# [THE TASK]
Take the data below and copy exactly the lines starting at the one with "United States, site archbold_FL-26." and finishing at the one with "common name: plains zebra", both included.

==========

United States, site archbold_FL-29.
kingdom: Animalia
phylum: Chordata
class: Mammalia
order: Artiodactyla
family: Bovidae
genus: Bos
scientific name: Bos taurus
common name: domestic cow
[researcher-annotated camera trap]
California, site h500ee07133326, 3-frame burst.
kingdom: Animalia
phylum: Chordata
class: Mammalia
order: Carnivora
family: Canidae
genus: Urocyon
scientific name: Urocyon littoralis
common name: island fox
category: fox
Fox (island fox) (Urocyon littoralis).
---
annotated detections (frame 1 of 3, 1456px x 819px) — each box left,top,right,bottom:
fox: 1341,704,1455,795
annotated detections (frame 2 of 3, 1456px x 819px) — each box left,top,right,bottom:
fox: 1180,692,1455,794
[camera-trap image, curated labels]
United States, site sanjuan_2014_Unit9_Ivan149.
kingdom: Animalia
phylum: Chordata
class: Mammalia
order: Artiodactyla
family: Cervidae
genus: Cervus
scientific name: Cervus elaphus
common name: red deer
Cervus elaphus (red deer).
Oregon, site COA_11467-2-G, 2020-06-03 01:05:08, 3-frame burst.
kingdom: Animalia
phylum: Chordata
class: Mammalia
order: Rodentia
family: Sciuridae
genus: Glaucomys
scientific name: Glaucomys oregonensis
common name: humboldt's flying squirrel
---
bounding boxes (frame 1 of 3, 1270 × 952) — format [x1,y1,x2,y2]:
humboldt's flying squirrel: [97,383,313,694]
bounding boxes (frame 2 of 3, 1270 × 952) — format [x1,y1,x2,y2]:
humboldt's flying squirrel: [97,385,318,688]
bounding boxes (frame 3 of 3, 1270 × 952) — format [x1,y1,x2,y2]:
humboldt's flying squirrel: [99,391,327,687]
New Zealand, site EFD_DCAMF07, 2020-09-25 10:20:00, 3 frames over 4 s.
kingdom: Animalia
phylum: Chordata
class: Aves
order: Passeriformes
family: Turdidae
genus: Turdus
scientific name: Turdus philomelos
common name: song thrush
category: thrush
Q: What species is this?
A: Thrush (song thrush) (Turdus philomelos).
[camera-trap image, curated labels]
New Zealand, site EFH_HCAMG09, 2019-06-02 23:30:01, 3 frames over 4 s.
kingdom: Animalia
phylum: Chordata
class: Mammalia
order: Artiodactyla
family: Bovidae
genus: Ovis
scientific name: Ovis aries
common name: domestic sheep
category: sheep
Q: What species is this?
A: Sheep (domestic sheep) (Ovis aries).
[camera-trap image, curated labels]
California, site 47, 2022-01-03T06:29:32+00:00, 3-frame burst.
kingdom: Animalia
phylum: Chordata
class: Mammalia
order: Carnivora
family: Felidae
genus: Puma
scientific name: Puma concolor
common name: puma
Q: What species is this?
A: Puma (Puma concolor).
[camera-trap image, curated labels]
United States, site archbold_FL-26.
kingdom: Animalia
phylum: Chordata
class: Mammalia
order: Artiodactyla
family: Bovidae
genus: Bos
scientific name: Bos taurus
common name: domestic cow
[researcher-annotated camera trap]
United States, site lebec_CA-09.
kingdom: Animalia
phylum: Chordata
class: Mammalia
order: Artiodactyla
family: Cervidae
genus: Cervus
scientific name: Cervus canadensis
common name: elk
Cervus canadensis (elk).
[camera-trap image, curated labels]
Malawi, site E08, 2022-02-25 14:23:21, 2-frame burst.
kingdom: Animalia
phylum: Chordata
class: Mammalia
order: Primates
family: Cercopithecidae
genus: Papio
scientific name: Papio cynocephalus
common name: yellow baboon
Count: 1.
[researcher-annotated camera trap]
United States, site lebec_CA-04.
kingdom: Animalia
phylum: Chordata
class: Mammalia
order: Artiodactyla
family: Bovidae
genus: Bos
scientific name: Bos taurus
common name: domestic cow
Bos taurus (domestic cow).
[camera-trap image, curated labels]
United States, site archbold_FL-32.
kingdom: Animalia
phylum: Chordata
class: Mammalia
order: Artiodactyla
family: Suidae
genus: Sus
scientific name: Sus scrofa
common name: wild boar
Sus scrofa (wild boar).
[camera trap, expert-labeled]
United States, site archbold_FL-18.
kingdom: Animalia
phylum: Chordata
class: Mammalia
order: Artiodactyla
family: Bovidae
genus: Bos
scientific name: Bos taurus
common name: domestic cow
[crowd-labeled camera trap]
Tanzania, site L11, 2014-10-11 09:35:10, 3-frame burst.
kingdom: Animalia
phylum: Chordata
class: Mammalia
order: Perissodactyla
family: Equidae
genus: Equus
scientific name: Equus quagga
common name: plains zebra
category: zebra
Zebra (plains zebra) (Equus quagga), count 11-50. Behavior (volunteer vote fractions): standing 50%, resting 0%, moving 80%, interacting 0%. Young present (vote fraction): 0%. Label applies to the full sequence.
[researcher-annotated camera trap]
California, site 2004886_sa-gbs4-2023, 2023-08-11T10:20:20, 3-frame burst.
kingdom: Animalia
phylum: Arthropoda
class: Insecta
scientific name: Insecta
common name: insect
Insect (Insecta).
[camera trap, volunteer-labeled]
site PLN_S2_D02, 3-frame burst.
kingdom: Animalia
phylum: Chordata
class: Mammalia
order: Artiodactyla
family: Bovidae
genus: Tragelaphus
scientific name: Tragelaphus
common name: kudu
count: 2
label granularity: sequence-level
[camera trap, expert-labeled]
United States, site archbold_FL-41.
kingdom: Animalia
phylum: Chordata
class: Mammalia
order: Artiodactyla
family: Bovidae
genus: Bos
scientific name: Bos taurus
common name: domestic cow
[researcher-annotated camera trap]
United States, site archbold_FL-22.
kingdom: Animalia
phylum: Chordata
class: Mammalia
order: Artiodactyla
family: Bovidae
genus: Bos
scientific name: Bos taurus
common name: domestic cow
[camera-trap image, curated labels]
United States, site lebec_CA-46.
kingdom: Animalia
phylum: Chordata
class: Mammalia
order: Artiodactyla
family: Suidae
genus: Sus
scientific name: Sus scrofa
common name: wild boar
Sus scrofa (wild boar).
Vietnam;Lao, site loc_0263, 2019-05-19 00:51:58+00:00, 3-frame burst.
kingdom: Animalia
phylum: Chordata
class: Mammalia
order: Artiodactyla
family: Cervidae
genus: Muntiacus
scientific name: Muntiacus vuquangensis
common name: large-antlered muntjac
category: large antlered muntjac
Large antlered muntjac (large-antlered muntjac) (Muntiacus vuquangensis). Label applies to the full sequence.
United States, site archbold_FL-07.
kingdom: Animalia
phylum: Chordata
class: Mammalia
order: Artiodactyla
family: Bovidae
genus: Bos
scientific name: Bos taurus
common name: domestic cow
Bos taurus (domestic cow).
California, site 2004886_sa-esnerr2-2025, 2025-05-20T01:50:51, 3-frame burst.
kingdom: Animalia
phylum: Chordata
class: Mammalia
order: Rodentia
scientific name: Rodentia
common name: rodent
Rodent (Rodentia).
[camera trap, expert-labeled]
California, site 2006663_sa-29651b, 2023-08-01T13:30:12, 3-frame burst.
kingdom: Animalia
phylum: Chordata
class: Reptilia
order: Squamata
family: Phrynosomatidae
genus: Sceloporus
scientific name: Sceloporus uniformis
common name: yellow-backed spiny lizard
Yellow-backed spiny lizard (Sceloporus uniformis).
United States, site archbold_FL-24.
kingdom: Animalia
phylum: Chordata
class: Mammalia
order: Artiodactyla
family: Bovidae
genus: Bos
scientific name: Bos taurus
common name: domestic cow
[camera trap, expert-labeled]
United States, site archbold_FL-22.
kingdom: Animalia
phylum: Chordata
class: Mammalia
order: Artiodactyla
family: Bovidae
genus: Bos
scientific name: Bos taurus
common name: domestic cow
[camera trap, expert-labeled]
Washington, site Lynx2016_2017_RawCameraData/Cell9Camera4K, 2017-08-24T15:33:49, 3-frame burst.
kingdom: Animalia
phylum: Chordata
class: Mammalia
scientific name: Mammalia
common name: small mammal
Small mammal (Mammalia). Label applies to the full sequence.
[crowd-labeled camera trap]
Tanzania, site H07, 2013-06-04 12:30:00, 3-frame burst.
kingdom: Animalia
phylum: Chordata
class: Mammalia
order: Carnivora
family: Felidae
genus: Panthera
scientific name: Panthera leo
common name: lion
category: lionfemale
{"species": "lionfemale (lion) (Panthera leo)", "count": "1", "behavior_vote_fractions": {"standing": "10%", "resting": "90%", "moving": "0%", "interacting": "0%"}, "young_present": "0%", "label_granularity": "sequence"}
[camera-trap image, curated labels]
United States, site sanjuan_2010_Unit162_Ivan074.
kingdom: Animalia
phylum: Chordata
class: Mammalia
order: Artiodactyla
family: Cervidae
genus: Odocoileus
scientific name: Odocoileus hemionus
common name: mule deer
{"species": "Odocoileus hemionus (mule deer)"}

==========

# [WRITTEN RESPONSE]
United States, site archbold_FL-26.
kingdom: Animalia
phylum: Chordata
class: Mammalia
order: Artiodactyla
family: Bovidae
genus: Bos
scientific name: Bos taurus
common name: domestic cow
[researcher-annotated camera trap]
United States, site lebec_CA-09.
kingdom: Animalia
phylum: Chordata
class: Mammalia
order: Artiodactyla
family: Cervidae
genus: Cervus
scientific name: Cervus canadensis
common name: elk
Cervus canadensis (elk).
[camera-trap image, curated labels]
Malawi, site E08, 2022-02-25 14:23:21, 2-frame burst.
kingdom: Animalia
phylum: Chordata
class: Mammalia
order: Primates
family: Cercopithecidae
genus: Papio
scientific name: Papio cynocephalus
common name: yellow baboon
Count: 1.
[researcher-annotated camera trap]
United States, site lebec_CA-04.
kingdom: Animalia
phylum: Chordata
class: Mammalia
order: Artiodactyla
family: Bovidae
genus: Bos
scientific name: Bos taurus
common name: domestic cow
Bos taurus (domestic cow).
[camera-trap image, curated labels]
United States, site archbold_FL-32.
kingdom: Animalia
phylum: Chordata
class: Mammalia
order: Artiodactyla
family: Suidae
genus: Sus
scientific name: Sus scrofa
common name: wild boar
Sus scrofa (wild boar).
[camera trap, expert-labeled]
United States, site archbold_FL-18.
kingdom: Animalia
phylum: Chordata
class: Mammalia
order: Artiodactyla
family: Bovidae
genus: Bos
scientific name: Bos taurus
common name: domestic cow
[crowd-labeled camera trap]
Tanzania, site L11, 2014-10-11 09:35:10, 3-frame burst.
kingdom: Animalia
phylum: Chordata
class: Mammalia
order: Perissodactyla
family: Equidae
genus: Equus
scientific name: Equus quagga
common name: plains zebra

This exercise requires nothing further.